Chris Pizzello—AP

Billie Eilish is a Grammy-winning artist who has made lowering the environmental footprint of her music a top priority. This includes not flying private and prioritizing plant-based food and renewable energy at her concerts. In 2022, she launched “Overheated,” a climate action event which convened for the second time in August 2023 in London, bringing together youth activists, musicians, and designers on panels discussing how to tackle the climate crisis.

What is the single most important action you think the public, or a specific company or government, needs to take in the next year to advance the climate agenda?

It’s hard to pinpoint the single most important thing, because it’s all connected and all equally as important but the destructive impact of animal agriculture has not been front and center in most climate conversations, and it should be.

There’s also plenty of room for change in my own industry, by changing the current systems (that make it almost impossible for artists not to create waste) from production of product, touring, to photo and video shoots, artists have huge platforms and a lot of influence but it’s just as important for us and our teams to be reducing our own impact in every aspect of our careers where we can. This past year, working with my team, and the nonprofit REVERB, for the Music Decarbonization Project which I am a co-founder of, I was able to utilize solar-charged intelligent batteries to power my set at Lollapalooza. The zero-emissions battery system reduced the use of highly-polluting diesel generators—an industry standard power option—to provide stage power. The music industry must immediately adopt solutions like this and others that can rapidly reduce and ultimately eliminate our reliance on fossil fuels. And that extends beyond the stage to every aspect of music, from producing physical platforms like records, to creating sustainable or upcycled merch, to all the supply chains that are utilized within the music industry. When an industry as big, visible, and culturally important as music leads on climate action, others will follow.

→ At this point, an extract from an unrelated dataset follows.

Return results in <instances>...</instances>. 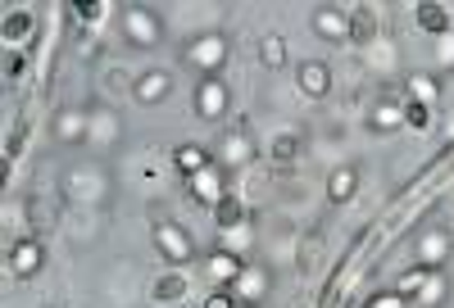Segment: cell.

What sustainability effort do you hope will gain popularity with the general public this year, and why?

Eating a plant based diet. Animal agriculture is one of the largest contributors to climate change, destruction of our oceans and loss of biodiversity and yet it is not talked about enough in climate conversations. One of the most impactful things an individual can do to reduce their impact on the environment is switch to a plant-based diet. Prioritizing plant-based over animal-based food products drives down greenhouse gas emissions related to raising livestock, reduces deforestation, and drastically cuts down the drain on natural resources needed to produce food. On my last world tour, we provided over 24,000 plant-based meals for our touring crew and also worked with venues to ensure plant-based options were available to fans. By making that shift, we estimate to have saved 8.8 million gallons of water, 240,000 square feet of forested land, 123 tonnes of CO2e, and over 8,000 animals. I know that not everyone can or will switch to a completely plant-based diet, but even incrementally reducing consumption of animal-derived food can have huge impacts on our planet. According to an NRDC study, if every person in the U.S. ate just ¼ lbs. less beef each week, it would be like removing 10 million cars from the road each year.

Where should climate activism go in the next year?

It’s important that we don’t separate “activists” from all who care about climate change and help make everyone feel that their actions matter, because they really do. We have to overcome apathy and hopelessness. At the same time, because it is an election year in the U.S., we have to focus on getting people to vote for candidates who make climate change their highest priority. That can make real change.